* _Exercise input_:
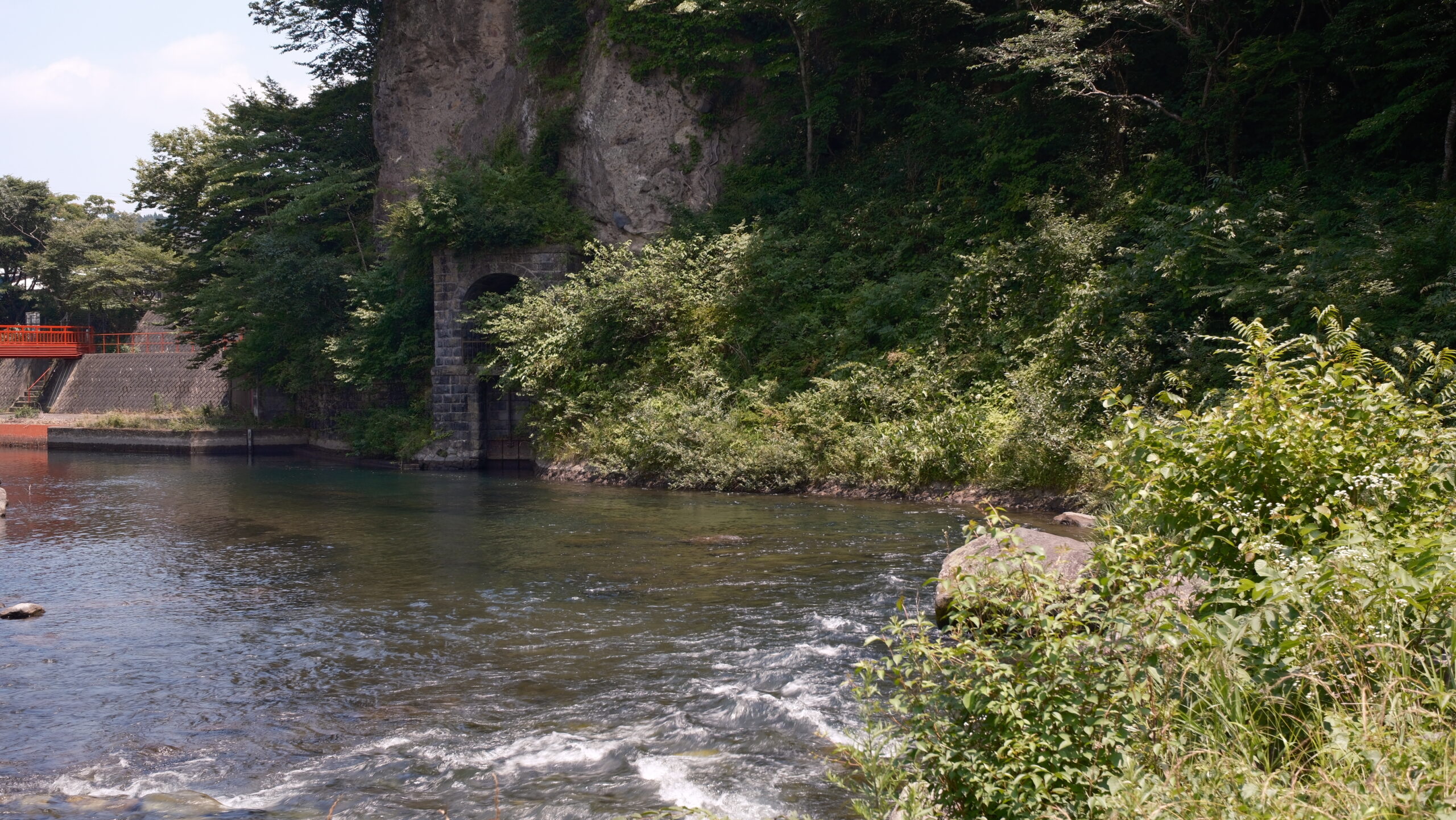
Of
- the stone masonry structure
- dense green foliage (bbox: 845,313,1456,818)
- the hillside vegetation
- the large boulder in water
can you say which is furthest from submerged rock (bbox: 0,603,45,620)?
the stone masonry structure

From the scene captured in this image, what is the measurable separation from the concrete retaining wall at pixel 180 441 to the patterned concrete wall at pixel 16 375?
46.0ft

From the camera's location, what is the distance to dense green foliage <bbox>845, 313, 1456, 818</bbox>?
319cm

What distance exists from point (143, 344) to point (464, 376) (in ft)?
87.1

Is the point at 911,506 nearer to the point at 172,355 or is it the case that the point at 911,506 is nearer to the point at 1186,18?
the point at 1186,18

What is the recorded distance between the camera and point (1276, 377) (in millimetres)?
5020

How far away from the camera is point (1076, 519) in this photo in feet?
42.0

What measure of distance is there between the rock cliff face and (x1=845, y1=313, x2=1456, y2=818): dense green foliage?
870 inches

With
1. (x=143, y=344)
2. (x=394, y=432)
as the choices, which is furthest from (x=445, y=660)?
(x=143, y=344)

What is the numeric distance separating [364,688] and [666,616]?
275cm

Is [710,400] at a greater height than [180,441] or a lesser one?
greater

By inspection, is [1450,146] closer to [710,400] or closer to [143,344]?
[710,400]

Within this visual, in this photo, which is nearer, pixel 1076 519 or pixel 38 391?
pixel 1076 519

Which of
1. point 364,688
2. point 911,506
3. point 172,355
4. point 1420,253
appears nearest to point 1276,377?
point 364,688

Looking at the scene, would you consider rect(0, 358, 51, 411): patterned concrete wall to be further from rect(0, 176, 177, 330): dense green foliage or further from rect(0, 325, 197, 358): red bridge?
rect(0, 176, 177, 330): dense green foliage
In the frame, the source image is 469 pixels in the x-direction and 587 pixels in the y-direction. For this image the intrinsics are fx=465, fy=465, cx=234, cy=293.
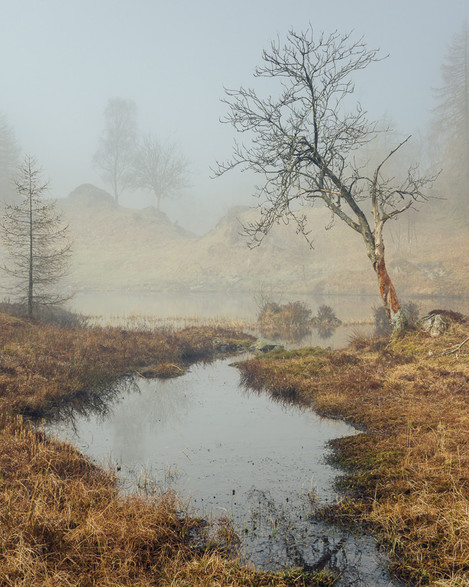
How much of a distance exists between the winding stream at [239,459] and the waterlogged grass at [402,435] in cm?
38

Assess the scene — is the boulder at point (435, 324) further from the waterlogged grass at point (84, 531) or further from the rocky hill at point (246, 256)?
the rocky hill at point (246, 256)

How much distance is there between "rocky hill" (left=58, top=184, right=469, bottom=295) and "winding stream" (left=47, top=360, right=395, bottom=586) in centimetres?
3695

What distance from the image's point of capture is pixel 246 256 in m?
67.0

* _Aim of the task_: Retype all of the records above word for word, leaving out the pictures.

* _Full output_:
Of
- the stone masonry structure
- dense green foliage (bbox: 845,313,1456,818)
- the hillside vegetation
- the large boulder in water
can you say which is furthest from submerged rock (bbox: 0,603,45,620)?
the stone masonry structure

From the scene captured in this image, what is the measurable separation from the concrete retaining wall at pixel 180 441 to the patterned concrete wall at pixel 16 375?
46.0ft

From the camera's location, what is the distance to dense green foliage <bbox>845, 313, 1456, 818</bbox>?
319cm

What distance exists from point (143, 344) to point (464, 376) (in ft)?
87.1

Is the point at 911,506 nearer to the point at 172,355 or is it the case that the point at 911,506 is nearer to the point at 1186,18?
the point at 1186,18

What is the recorded distance between the camera and point (1276, 377) (in millimetres)?
5020

How far away from the camera is point (1076, 519) in this photo in feet?
42.0

What measure of distance is there between the rock cliff face and (x1=845, y1=313, x2=1456, y2=818): dense green foliage?
870 inches

With
1. (x=143, y=344)
2. (x=394, y=432)
as the choices, which is furthest from (x=445, y=660)?
(x=143, y=344)

What is the numeric distance separating [364,688] and [666,616]?
275cm

Is [710,400] at a greater height than [180,441] or a lesser one?
greater

By inspection, is [1450,146] closer to [710,400] or closer to [143,344]?
[710,400]

Within this visual, in this photo, which is nearer, pixel 1076 519 or pixel 38 391?
pixel 1076 519

Which of
1. point 364,688
2. point 911,506
3. point 172,355
4. point 1420,253
appears nearest to point 1276,377?
point 364,688

Looking at the scene, would you consider rect(0, 358, 51, 411): patterned concrete wall to be further from rect(0, 176, 177, 330): dense green foliage or further from rect(0, 325, 197, 358): red bridge?
rect(0, 176, 177, 330): dense green foliage
In the frame, the source image is 469 pixels in the x-direction and 587 pixels in the y-direction. For this image the intrinsics are fx=465, fy=465, cx=234, cy=293.
How much of a distance exists between the winding stream at [239,459] and the waterlogged grass at [402,435] in cm?
38

Assess the scene — is the boulder at point (435, 324) further from the waterlogged grass at point (84, 531) or further from the rocky hill at point (246, 256)?
the rocky hill at point (246, 256)

How much distance is there between "rocky hill" (left=58, top=184, right=469, bottom=295) and "winding stream" (left=47, top=360, right=395, bottom=586) in centimetres?
3695

What distance from the image's point of capture is pixel 246 256 in m?
67.0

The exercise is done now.